__Extract to read__
Kristen Howard of Den of Geek called "Generation Why" the best first episode of Marvel Studios' Disney+ series. Howard felt the visuals and tone of the episode were an "irresistible sugar rush" combination of the end credits sequence from Spider-Man: Homecoming (2017) and the "spirit" of Spider-Man: Into the Spider-Verse (2018). As well, they said the episode "boasts a lot of the kind of fun we were denied when Marvel decided Spider-Man didn't need his own MCU origin story: a teen with relatable coming-of-age problems who also has to contend with suddenly acquiring superpowers", and gave the episode 5 out of 5 stars. Brian Silliman at SyFy Wire called the premiere episode "a cosmic delight" since it "retains the spirit of Kamala Khan", which was more important in his view than a direct adaptation, particularly with regards to her powers. Silliman also called Vellani "utter perfection" in portraying Khan.

__Assigned task__
Pick up the passage on critics' reviews of the "Generation Why" episode and continue it from its last sentence.

__Records shown__
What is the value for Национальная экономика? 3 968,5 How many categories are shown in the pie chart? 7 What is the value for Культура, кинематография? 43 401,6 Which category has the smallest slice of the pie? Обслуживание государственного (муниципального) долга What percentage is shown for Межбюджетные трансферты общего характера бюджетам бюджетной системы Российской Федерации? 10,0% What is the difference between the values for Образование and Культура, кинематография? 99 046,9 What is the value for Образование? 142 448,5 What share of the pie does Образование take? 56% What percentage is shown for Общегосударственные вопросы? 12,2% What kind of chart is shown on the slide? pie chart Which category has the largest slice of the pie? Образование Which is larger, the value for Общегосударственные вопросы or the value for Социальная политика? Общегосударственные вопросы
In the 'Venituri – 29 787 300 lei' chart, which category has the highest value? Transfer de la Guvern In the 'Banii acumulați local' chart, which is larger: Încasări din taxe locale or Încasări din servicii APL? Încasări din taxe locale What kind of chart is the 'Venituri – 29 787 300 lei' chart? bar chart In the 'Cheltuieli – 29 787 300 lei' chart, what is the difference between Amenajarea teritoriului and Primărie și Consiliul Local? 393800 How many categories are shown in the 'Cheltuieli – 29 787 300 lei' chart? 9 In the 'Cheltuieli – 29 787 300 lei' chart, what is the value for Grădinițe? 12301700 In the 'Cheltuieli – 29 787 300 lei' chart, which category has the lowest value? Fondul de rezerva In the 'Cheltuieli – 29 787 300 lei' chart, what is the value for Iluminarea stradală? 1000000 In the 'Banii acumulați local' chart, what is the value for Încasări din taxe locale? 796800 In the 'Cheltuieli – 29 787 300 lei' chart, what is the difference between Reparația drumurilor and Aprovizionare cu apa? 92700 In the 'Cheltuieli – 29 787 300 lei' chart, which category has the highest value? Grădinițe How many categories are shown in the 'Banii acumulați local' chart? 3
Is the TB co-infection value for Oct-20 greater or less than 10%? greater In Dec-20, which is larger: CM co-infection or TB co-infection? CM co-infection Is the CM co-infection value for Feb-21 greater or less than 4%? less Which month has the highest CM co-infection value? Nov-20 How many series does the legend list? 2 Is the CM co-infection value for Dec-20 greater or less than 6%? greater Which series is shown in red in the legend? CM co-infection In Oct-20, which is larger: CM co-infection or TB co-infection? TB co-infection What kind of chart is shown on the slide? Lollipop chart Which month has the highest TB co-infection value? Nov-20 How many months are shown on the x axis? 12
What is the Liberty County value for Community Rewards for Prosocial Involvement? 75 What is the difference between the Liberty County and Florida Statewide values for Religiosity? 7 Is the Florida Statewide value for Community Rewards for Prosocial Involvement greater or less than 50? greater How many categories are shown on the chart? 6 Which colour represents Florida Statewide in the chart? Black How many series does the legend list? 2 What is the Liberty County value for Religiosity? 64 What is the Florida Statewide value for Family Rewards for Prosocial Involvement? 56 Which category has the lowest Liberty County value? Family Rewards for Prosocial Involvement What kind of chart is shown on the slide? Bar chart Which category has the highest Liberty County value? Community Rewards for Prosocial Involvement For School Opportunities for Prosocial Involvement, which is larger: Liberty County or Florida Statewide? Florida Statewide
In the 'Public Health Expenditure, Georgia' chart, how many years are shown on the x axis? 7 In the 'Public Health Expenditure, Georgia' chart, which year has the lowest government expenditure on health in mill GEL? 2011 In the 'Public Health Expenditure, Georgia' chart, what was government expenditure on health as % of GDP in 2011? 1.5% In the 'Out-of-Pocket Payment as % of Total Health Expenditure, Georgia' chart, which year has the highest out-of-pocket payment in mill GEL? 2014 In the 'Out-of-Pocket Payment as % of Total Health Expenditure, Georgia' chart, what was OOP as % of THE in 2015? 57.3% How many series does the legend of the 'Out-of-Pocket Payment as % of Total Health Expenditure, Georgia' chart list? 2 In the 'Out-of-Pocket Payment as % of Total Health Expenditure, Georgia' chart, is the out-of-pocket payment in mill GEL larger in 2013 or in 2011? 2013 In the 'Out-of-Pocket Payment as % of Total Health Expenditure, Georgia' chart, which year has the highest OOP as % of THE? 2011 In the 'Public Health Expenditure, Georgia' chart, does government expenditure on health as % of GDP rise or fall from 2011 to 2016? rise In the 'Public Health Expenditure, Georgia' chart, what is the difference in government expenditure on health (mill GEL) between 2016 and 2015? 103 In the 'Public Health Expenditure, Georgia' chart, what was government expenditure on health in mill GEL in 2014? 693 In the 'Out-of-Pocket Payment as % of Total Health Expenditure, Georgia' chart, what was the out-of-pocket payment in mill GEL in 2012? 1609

__Answer to the exercise__
The A.V. Clubs Sarah Shaffi highlighted the use of culture and Islam throughout the episode which was "subtle but not hidden" and felt "realistic", adding that heritage would be one of the central plot points of the season, particularly for Khan's grandmother and her bangles. Additionally, Shaffi called the episode and series "really rich visually and sonically so far, with a bright jewel-toned color palette and choice soundtrack", giving the episode a "B+". Swara Salih, writing for Gizmodo, commented that the first episode "really shines" when showing the Muslim aspects of Khan's family life; however, other cultural aspects needed "fine tuning" such as some of Shroff and Kapur's dialogue, with their "accent choices com[ing] across as more culturally from more Indian Punjabi than Pakistani". Salih also hoped that the series would become "braver" in addressing Islamophobia, as the first episode watered down an encounter from comics and "whitewashes the reality that so many Muslim kids and adults still have to face from their non-Muslim peers".

=== Accolades ===
Editors Nona Khodai and Sabrina Plisco were nominated for Outstanding Picture Editing For A Limited Or Anthology Series Or Movie at the 75th Primetime Creative Arts Emmy Awards for their work on the episode.